▶ WHAT TO WORK ON:
a) Do these statements agree with the post on looping technique below? (i) The Vortex's total delay time is limited to around a second. (ii) On the Vortex, tempo is set with a knob instead of being tapped in. (iii) The writer plays keyboards. Answer each with yes or no and quote the words of the post that decide it.
b) Extend the post on looping with the Lexicon JamMan and Vortex with a further passage that picks up right after its final sentence.
:: DOCUMENT SECTION
Just thought I'd say hi to everyone, and make a little comment about 
looping technique.  I'm a guitarist, and I use a Lexicon JamMan for 
looping, as well as a Lexicon Vortex for lots of interesting loop-like 
work. 

The Vortex is a really neat little box.  Basically, it's just two 
delays, two modulators, and an envelope follower.  Lexicon gives a number 
of programs putting these effects in various orders, in heavily 
interactive ways.  Many programs feature cross-feedback for the delays, 
or series delays with feedback loops going from one delay to the other.  
Tempo is tapped in, like the JamMan, and the delay "time" is actually set 
as a fraction of the tap.  So it's easy to set up consistent polyrhythmic 
echoes with this thing.  Some of the programs also use the envelope 
follower to modulate delay feedback, either fading out old sounds as new 
ones come in, or modulating the volume of the echoes relative to the 
input signal.  In other words, it's the most dynamically responsive 
low-cost rackmount effect I've ever used.  Unfortunately, total delay 
time is limited to around a second.  But there are LOTS of cool things 
you can do with that!  I really like using the Vortex to build a short, 
complex atmospheric sound, and then feeding that into the JamMan and 
letting it loop and modulate.
::::
:: INFORMATION SUPPLIED
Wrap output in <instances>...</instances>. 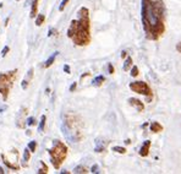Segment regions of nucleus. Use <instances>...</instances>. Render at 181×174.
<instances>
[{"label":"nucleus","instance_id":"26","mask_svg":"<svg viewBox=\"0 0 181 174\" xmlns=\"http://www.w3.org/2000/svg\"><path fill=\"white\" fill-rule=\"evenodd\" d=\"M64 71L67 72V74H70V66L69 65H64Z\"/></svg>","mask_w":181,"mask_h":174},{"label":"nucleus","instance_id":"29","mask_svg":"<svg viewBox=\"0 0 181 174\" xmlns=\"http://www.w3.org/2000/svg\"><path fill=\"white\" fill-rule=\"evenodd\" d=\"M126 56H127V52H125V50H124V52L121 53V58H123V59H125Z\"/></svg>","mask_w":181,"mask_h":174},{"label":"nucleus","instance_id":"19","mask_svg":"<svg viewBox=\"0 0 181 174\" xmlns=\"http://www.w3.org/2000/svg\"><path fill=\"white\" fill-rule=\"evenodd\" d=\"M70 1V0H63L61 1V4H60V6H59V11H63L64 9H65V6L67 5V3Z\"/></svg>","mask_w":181,"mask_h":174},{"label":"nucleus","instance_id":"11","mask_svg":"<svg viewBox=\"0 0 181 174\" xmlns=\"http://www.w3.org/2000/svg\"><path fill=\"white\" fill-rule=\"evenodd\" d=\"M38 3L39 0H33L32 1V9H31V17H34L37 15V10H38Z\"/></svg>","mask_w":181,"mask_h":174},{"label":"nucleus","instance_id":"9","mask_svg":"<svg viewBox=\"0 0 181 174\" xmlns=\"http://www.w3.org/2000/svg\"><path fill=\"white\" fill-rule=\"evenodd\" d=\"M131 68H132V58H131V56H127L126 60H125V63H124L123 69H124V71H129Z\"/></svg>","mask_w":181,"mask_h":174},{"label":"nucleus","instance_id":"12","mask_svg":"<svg viewBox=\"0 0 181 174\" xmlns=\"http://www.w3.org/2000/svg\"><path fill=\"white\" fill-rule=\"evenodd\" d=\"M44 20H45V16H44V15H42V14L38 15L37 18H36V25H37V26H41V25L44 22Z\"/></svg>","mask_w":181,"mask_h":174},{"label":"nucleus","instance_id":"4","mask_svg":"<svg viewBox=\"0 0 181 174\" xmlns=\"http://www.w3.org/2000/svg\"><path fill=\"white\" fill-rule=\"evenodd\" d=\"M130 90H132L133 92L138 93V94H143L146 96V102H151L153 98V92L152 88L149 87V85L145 81H135L130 83Z\"/></svg>","mask_w":181,"mask_h":174},{"label":"nucleus","instance_id":"16","mask_svg":"<svg viewBox=\"0 0 181 174\" xmlns=\"http://www.w3.org/2000/svg\"><path fill=\"white\" fill-rule=\"evenodd\" d=\"M138 74H139L138 68H137L136 65H133V66L131 68V76H132V77H136V76H138Z\"/></svg>","mask_w":181,"mask_h":174},{"label":"nucleus","instance_id":"1","mask_svg":"<svg viewBox=\"0 0 181 174\" xmlns=\"http://www.w3.org/2000/svg\"><path fill=\"white\" fill-rule=\"evenodd\" d=\"M141 18L145 34L158 41L165 32V5L163 0H141Z\"/></svg>","mask_w":181,"mask_h":174},{"label":"nucleus","instance_id":"23","mask_svg":"<svg viewBox=\"0 0 181 174\" xmlns=\"http://www.w3.org/2000/svg\"><path fill=\"white\" fill-rule=\"evenodd\" d=\"M91 172H92V173H98V166H97V164H94V166L92 167Z\"/></svg>","mask_w":181,"mask_h":174},{"label":"nucleus","instance_id":"27","mask_svg":"<svg viewBox=\"0 0 181 174\" xmlns=\"http://www.w3.org/2000/svg\"><path fill=\"white\" fill-rule=\"evenodd\" d=\"M27 85H28V81H27V80H23V81H22V88H27Z\"/></svg>","mask_w":181,"mask_h":174},{"label":"nucleus","instance_id":"15","mask_svg":"<svg viewBox=\"0 0 181 174\" xmlns=\"http://www.w3.org/2000/svg\"><path fill=\"white\" fill-rule=\"evenodd\" d=\"M73 173H87V169L85 167H82V166H78V167H76L73 169Z\"/></svg>","mask_w":181,"mask_h":174},{"label":"nucleus","instance_id":"10","mask_svg":"<svg viewBox=\"0 0 181 174\" xmlns=\"http://www.w3.org/2000/svg\"><path fill=\"white\" fill-rule=\"evenodd\" d=\"M58 54H59V52H55L54 54H51V55L49 56V59H48V60L45 61V64H44V68H49V66H50V65L55 61V58H56V55H58Z\"/></svg>","mask_w":181,"mask_h":174},{"label":"nucleus","instance_id":"2","mask_svg":"<svg viewBox=\"0 0 181 174\" xmlns=\"http://www.w3.org/2000/svg\"><path fill=\"white\" fill-rule=\"evenodd\" d=\"M78 18L72 20L67 30L69 38L73 41L76 45H87L91 42V21L89 11L87 8H81L77 12Z\"/></svg>","mask_w":181,"mask_h":174},{"label":"nucleus","instance_id":"18","mask_svg":"<svg viewBox=\"0 0 181 174\" xmlns=\"http://www.w3.org/2000/svg\"><path fill=\"white\" fill-rule=\"evenodd\" d=\"M29 148H26L25 150V152H23V159L27 162V161H29V156H31V154H29Z\"/></svg>","mask_w":181,"mask_h":174},{"label":"nucleus","instance_id":"14","mask_svg":"<svg viewBox=\"0 0 181 174\" xmlns=\"http://www.w3.org/2000/svg\"><path fill=\"white\" fill-rule=\"evenodd\" d=\"M45 120H47L45 115H42V118H41V123H39V126H38V130H39V131H43L44 125H45Z\"/></svg>","mask_w":181,"mask_h":174},{"label":"nucleus","instance_id":"20","mask_svg":"<svg viewBox=\"0 0 181 174\" xmlns=\"http://www.w3.org/2000/svg\"><path fill=\"white\" fill-rule=\"evenodd\" d=\"M42 166H43V168H42V169H39V170H38V173H48V167H47L43 162H42Z\"/></svg>","mask_w":181,"mask_h":174},{"label":"nucleus","instance_id":"31","mask_svg":"<svg viewBox=\"0 0 181 174\" xmlns=\"http://www.w3.org/2000/svg\"><path fill=\"white\" fill-rule=\"evenodd\" d=\"M0 173H1V174L4 173V170H3V168H1V167H0Z\"/></svg>","mask_w":181,"mask_h":174},{"label":"nucleus","instance_id":"24","mask_svg":"<svg viewBox=\"0 0 181 174\" xmlns=\"http://www.w3.org/2000/svg\"><path fill=\"white\" fill-rule=\"evenodd\" d=\"M108 69H109V74H114V66L111 64L108 65Z\"/></svg>","mask_w":181,"mask_h":174},{"label":"nucleus","instance_id":"30","mask_svg":"<svg viewBox=\"0 0 181 174\" xmlns=\"http://www.w3.org/2000/svg\"><path fill=\"white\" fill-rule=\"evenodd\" d=\"M125 142H126V144H127V145H129V144H130V142H131V140H130V139H127V140H126V141H125Z\"/></svg>","mask_w":181,"mask_h":174},{"label":"nucleus","instance_id":"17","mask_svg":"<svg viewBox=\"0 0 181 174\" xmlns=\"http://www.w3.org/2000/svg\"><path fill=\"white\" fill-rule=\"evenodd\" d=\"M28 148L31 150V152H34L36 148H37V142H36V141H31V142L28 144Z\"/></svg>","mask_w":181,"mask_h":174},{"label":"nucleus","instance_id":"22","mask_svg":"<svg viewBox=\"0 0 181 174\" xmlns=\"http://www.w3.org/2000/svg\"><path fill=\"white\" fill-rule=\"evenodd\" d=\"M34 121H36V120H34V118H33V117H31V118H28V119H27V124H28V125H33V124H34Z\"/></svg>","mask_w":181,"mask_h":174},{"label":"nucleus","instance_id":"6","mask_svg":"<svg viewBox=\"0 0 181 174\" xmlns=\"http://www.w3.org/2000/svg\"><path fill=\"white\" fill-rule=\"evenodd\" d=\"M129 103H130L131 106L136 107V109H137L138 112H143V110H145V104L142 103V101H139V99H137V98H130V99H129Z\"/></svg>","mask_w":181,"mask_h":174},{"label":"nucleus","instance_id":"8","mask_svg":"<svg viewBox=\"0 0 181 174\" xmlns=\"http://www.w3.org/2000/svg\"><path fill=\"white\" fill-rule=\"evenodd\" d=\"M105 81V77L103 76V75H99V76H97L95 79L93 80V86H97V87H99V86H102V83Z\"/></svg>","mask_w":181,"mask_h":174},{"label":"nucleus","instance_id":"21","mask_svg":"<svg viewBox=\"0 0 181 174\" xmlns=\"http://www.w3.org/2000/svg\"><path fill=\"white\" fill-rule=\"evenodd\" d=\"M7 52H9V47L6 45V47H4V49L1 50V55H3V56H5V55L7 54Z\"/></svg>","mask_w":181,"mask_h":174},{"label":"nucleus","instance_id":"13","mask_svg":"<svg viewBox=\"0 0 181 174\" xmlns=\"http://www.w3.org/2000/svg\"><path fill=\"white\" fill-rule=\"evenodd\" d=\"M113 151H115V152H117V153H121V154L126 153V148H125V147H121V146H114V147H113Z\"/></svg>","mask_w":181,"mask_h":174},{"label":"nucleus","instance_id":"25","mask_svg":"<svg viewBox=\"0 0 181 174\" xmlns=\"http://www.w3.org/2000/svg\"><path fill=\"white\" fill-rule=\"evenodd\" d=\"M76 86H77V83H76V82H73V83L71 85V87H70V91H71V92H73V91L76 90Z\"/></svg>","mask_w":181,"mask_h":174},{"label":"nucleus","instance_id":"7","mask_svg":"<svg viewBox=\"0 0 181 174\" xmlns=\"http://www.w3.org/2000/svg\"><path fill=\"white\" fill-rule=\"evenodd\" d=\"M149 128H151V131H152V132H155V134L163 131V125L159 124L158 121H152L151 125H149Z\"/></svg>","mask_w":181,"mask_h":174},{"label":"nucleus","instance_id":"28","mask_svg":"<svg viewBox=\"0 0 181 174\" xmlns=\"http://www.w3.org/2000/svg\"><path fill=\"white\" fill-rule=\"evenodd\" d=\"M176 50H177L179 53H181V42H179V43L176 44Z\"/></svg>","mask_w":181,"mask_h":174},{"label":"nucleus","instance_id":"5","mask_svg":"<svg viewBox=\"0 0 181 174\" xmlns=\"http://www.w3.org/2000/svg\"><path fill=\"white\" fill-rule=\"evenodd\" d=\"M151 146H152V141L146 140V141L142 144V146H141V150H139V156H142V157H147L148 154H149Z\"/></svg>","mask_w":181,"mask_h":174},{"label":"nucleus","instance_id":"3","mask_svg":"<svg viewBox=\"0 0 181 174\" xmlns=\"http://www.w3.org/2000/svg\"><path fill=\"white\" fill-rule=\"evenodd\" d=\"M48 152L50 154V159H51V163H53L54 168L59 169L60 166L63 164V162L65 161V158L67 157L66 145L61 141H59V140H54L53 141V147Z\"/></svg>","mask_w":181,"mask_h":174}]
</instances>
::::
▶ EXPECTED RESULTS:
a)
(i) Yes: "total delay time is limited to around a second."
(ii) No: "Tempo is tapped in, like the JamMan."
(iii) No: "I'm a guitarist."

b)
Here's a technique I use with the JamMan to get a more flexible, 
improvisational feel from it.  When I first got it, I tended to use it to 
start a loop, then punch in more layers.  But what I found was that 
things just got bigger and louder and bigger and louder.  It had a very 
one-way dynamic.  Now, rather than using the looping functions, I usually 
prefer to just use its delay function.  There are 16 delay feedback 
levels, controlled by the knob on the front.  Turn the feedback up high 
and start looping.  At 16, you effectively have infinite repeat.  As 
things build, you can turn the feedback down and let a loop fade, then 
turn it back up and add more to the loop while the older material floats 
in the background.  This makes for a much more dynamic and rewarding 
looping improv, I think.  

I just have two problems now... first, I don't get to do nearly enough 
looping.  I don't have a studio space safe from my two toddler children, 
and they like to play with knobs altogether too much.  The only way I can 
play is to go through my long setup process after the kids go to bed, and 
tear it apart before they get up in the morning. 

Second, I'm primarily an acoustic guitarist, not electric.  I don't play 
electric much and I'm not really comfortable on it.  Hopefully, I'll be 
getting a new acoustic with a pickup soon, and I'll see how that works as 
a tone source.  I rather like the idea of sending the warm, woody sound 
of an acoustic guitar through my effects and seeing what comes out!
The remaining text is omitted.